
    Related Publication:

    • [BOOK CHAPTER] Aastha Nigam, and Nitesh Chawla, A Content-Driven Framework for Online User Understanding, Book chapter in Social Media Analytics: Advances and Applications, 2017

  • image

    Connecting the Dots to Infer Followers' Topical Interest on Twitter

    Twitter provides a platform for information sharing and diffusion, and has quickly emerged as a mechanism for organizations to engage with their consumers. A driving factor for engagement is providing relevant and timely content to users. We posit that the engagement via tweets offers a good potential to discover user interests and leverage that information to target specific content of interest. To that end, we have developed a framework that analyzes tweets to identify the interests of current followers and leverages topic models to deliver a personalized topic profile for each user. We validated our framework by partnering up with a local media company and analyzing the content gap between them and their followers. We also developed a mobile application that incorporates the proposed framework.

    Related Publication:

    • [PAPER] Aastha Nigam, Salvador Aguinaga and Nitesh Chawla, Connecting the Dots to Infer Followers’ Topical Interest on Twitter, IEEE International Conference on Behavioral, Economic, and Socio-Cultural Computing, 2016.
    • [POSTER] Aastha Nigam, Salvador Aguinaga and Nitesh Chawla, Topic Models to Increase User Engagement on Twitter. Presented at Grace Hopper Conference (GHC) 2015, Houston - TX.
    • [POSTER] Aastha Nigam, Salvador Aguinaga and Nitesh Chawla, Topic Models to Increase User Engagement on Twitter. Presented at Computing Research Association - Women (CRA-W) Workshop 2015, San Fransisco - CA

  • image

    Link Prediction in a Semi-bipartite Network for Recommendation

    There is an increasing trend amongst users to consume information from websites and social media. With the huge influx of content it becomes challenging for the consumers to navigate to topics or articles that interest them. Particularly in health care, the content consumed by a user is controlled by various factors such as demographics and lifestyle. In this paper, we use a semi-bipartite network model to capture the interactions between users and health topics that interest them. We use a supervised link prediction approach to recommend topics to users based on their past reading behavior and contextual data associated to a user such as demographics.

▸ **Work request A**
In the research project descriptions, why do the authors consider engagement through tweets useful? Answer in one to three sentences.
▸ **Work request B**
Give every entry listed under "Related Publication:" in the research project descriptions, stating for each its type, its title, and where it appeared.
▸ **Work request C**
Continue the research project descriptions from the point where they stop, keeping the same style.

▸ **Data listing**
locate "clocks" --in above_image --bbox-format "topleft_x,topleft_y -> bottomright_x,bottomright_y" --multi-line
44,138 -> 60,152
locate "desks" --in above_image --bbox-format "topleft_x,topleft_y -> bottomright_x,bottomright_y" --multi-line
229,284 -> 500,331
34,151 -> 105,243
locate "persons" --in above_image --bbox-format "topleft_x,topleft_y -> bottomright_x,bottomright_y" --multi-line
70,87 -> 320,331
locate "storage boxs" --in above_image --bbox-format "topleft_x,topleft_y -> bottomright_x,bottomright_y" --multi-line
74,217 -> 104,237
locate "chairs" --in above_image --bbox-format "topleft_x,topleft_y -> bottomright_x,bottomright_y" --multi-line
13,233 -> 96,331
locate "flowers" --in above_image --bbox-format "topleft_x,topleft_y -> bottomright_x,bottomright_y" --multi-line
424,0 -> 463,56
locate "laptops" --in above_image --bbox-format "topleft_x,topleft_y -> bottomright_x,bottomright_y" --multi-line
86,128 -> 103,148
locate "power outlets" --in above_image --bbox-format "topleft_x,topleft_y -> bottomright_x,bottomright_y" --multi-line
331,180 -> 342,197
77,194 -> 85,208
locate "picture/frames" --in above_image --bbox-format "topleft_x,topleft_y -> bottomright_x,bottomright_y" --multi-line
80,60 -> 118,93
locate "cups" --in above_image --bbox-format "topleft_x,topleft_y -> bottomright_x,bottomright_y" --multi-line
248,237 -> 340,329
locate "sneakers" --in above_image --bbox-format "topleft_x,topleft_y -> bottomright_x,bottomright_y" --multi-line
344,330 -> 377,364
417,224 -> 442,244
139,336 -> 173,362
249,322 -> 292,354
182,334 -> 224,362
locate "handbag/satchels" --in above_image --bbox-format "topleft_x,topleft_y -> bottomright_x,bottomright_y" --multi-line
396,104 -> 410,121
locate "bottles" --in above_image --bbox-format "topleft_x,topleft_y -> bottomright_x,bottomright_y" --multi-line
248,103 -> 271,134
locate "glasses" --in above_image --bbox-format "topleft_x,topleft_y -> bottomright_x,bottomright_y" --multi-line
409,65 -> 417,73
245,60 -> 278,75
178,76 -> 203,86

▸ **Task answer A**
The authors hold that engagement through tweets offers a good way to discover what users are interested in. That information can then be used to target specific content of interest. This matters because providing relevant and timely content is a driving factor for engagement.

▸ **Task answer B**
- Book chapter: "A Content-Driven Framework for Online User Understanding," in Social Media Analytics: Advances and Applications, 2017
- Paper: "Connecting the Dots to Infer Followers' Topical Interest on Twitter," IEEE International Conference on Behavioral, Economic, and Socio-Cultural Computing, 2016
- Poster: "Topic Models to Increase User Engagement on Twitter," Grace Hopper Conference (GHC) 2015, Houston, TX
- Poster: "Topic Models to Increase User Engagement on Twitter," Computing Research Association - Women (CRA-W) Workshop 2015, San Fransisco, CA

▸ **Task answer C**
    Related Publication:

    • [PAPER] Aastha Nigam and Nitesh Chawla, Link Prediction in a Semi-Bipartite Network for Recommendation. Accepted at Asian Conference on Intelligent Information and Database Systems (ACIIDS) 2016.

  • image

    Social Context Perception for Mobile Robots

    As robots enter human spaces, unique perception challenges are emerging. Sensing human activity, adapting to highly dynamic environments, and acting coherently and contingently is challenging when robots transition from structured environments to human-centric ones. We approach this problem by employing context-based perception, a biologically-inspired, low-cost approach to sensing that leverages noisy, global features. Across several months, our mobile robot collected real-world, multimodal data from multi-use locations; where the same space might be used for many different activities. We then ran a series of unimodal and multimodal classification experiments. We successfully classified several aspects of situational context from noisy data, and, to our knowledge are the first group to do so. This work represents an important step toward enabling robots that can readily leverage context to solve perceptual tasks.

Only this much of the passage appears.